> [WHAT TO DO]: Could the entries below be transcribed word for word, with the pictures omitted?

* * * *

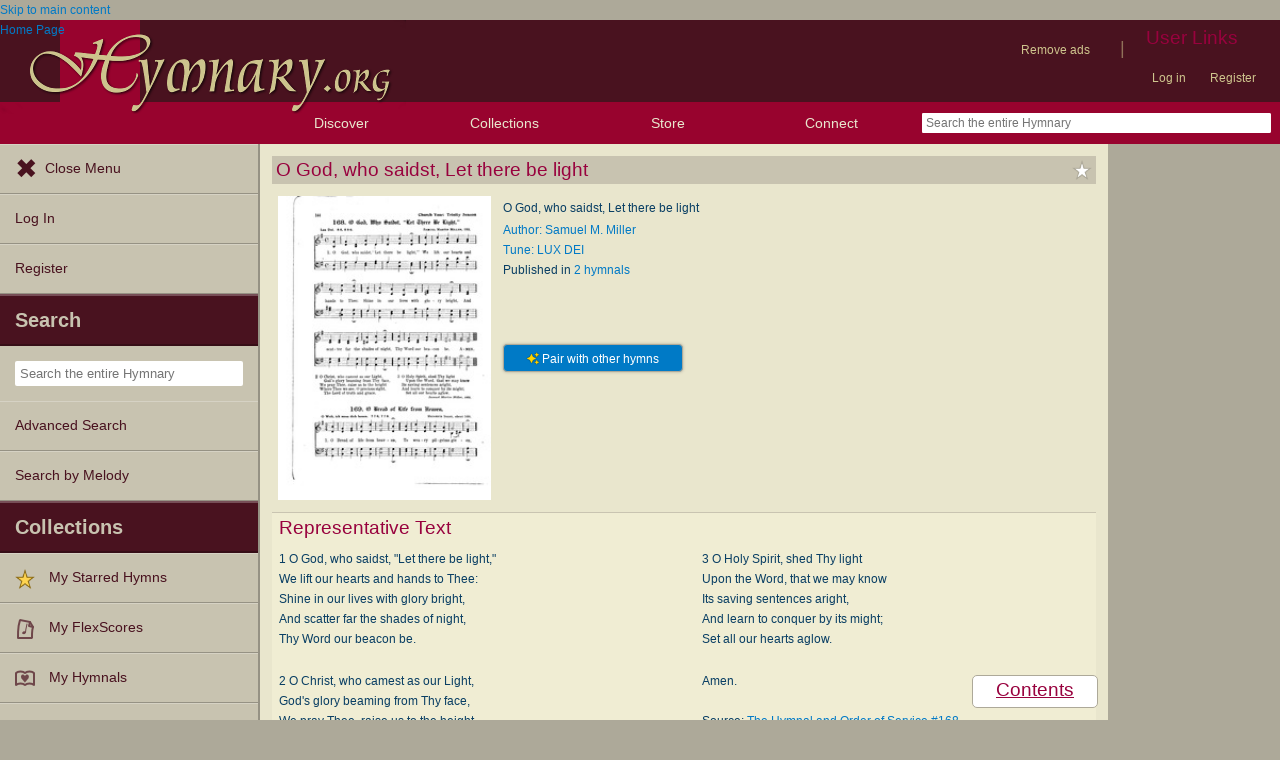

--- FILE ---
content_type: text/plain;charset=UTF-8
request_url: https://c.pub.network/v2/c
body_size: -257
content:
6fc59b6a-cebc-4c11-9e39-25174381e600

--- FILE ---
content_type: text/plain;charset=UTF-8
request_url: https://c.pub.network/v2/c
body_size: -111
content:
2778d3f4-1197-453d-a0a7-08f8e352d24d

* * * *

> [RESULT]:
--- FILE ---
content_type: text/plain;charset=UTF-8
request_url: https://c.pub.network/v2/c
body_size: -257
content:
6fc59b6a-cebc-4c11-9e39-25174381e600

--- FILE ---
content_type: text/plain;charset=UTF-8
request_url: https://c.pub.network/v2/c
body_size: -111
content:
2778d3f4-1197-453d-a0a7-08f8e352d24d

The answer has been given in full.